▶ Problem to work on:
Show each line in the data that contains the word "camera".

▶ Input data:

══════

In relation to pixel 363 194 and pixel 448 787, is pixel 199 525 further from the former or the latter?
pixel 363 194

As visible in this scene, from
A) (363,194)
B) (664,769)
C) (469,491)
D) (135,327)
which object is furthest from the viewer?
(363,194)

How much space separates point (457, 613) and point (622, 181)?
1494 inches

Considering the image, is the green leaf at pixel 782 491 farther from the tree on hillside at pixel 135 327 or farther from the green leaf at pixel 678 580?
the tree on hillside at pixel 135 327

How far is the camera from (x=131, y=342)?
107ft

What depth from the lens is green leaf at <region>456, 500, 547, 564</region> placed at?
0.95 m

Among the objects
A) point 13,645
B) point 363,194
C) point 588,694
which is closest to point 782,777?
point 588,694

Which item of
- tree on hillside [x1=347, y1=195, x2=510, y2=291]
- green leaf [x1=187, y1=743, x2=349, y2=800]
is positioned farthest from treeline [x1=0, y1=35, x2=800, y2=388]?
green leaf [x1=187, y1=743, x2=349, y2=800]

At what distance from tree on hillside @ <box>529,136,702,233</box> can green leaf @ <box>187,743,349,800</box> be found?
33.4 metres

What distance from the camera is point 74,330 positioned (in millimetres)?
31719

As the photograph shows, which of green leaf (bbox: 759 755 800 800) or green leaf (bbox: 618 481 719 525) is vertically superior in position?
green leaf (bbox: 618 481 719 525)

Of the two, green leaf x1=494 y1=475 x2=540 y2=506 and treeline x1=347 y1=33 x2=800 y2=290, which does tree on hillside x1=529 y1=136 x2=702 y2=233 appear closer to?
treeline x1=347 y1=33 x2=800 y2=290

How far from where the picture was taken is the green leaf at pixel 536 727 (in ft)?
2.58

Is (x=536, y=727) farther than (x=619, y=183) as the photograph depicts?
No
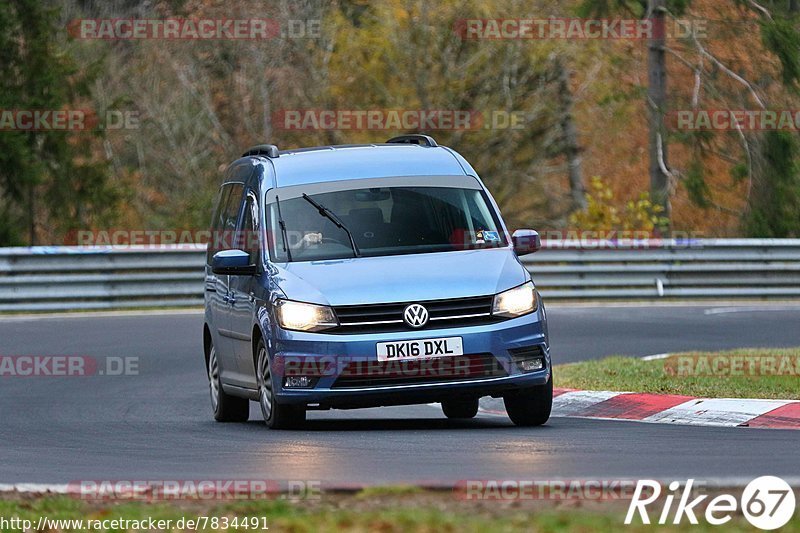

══════

▶ Response for this exercise:
How far is the camera from (x=131, y=342)?
What distance from the camera is point 74,330 positioned (in millimetres)?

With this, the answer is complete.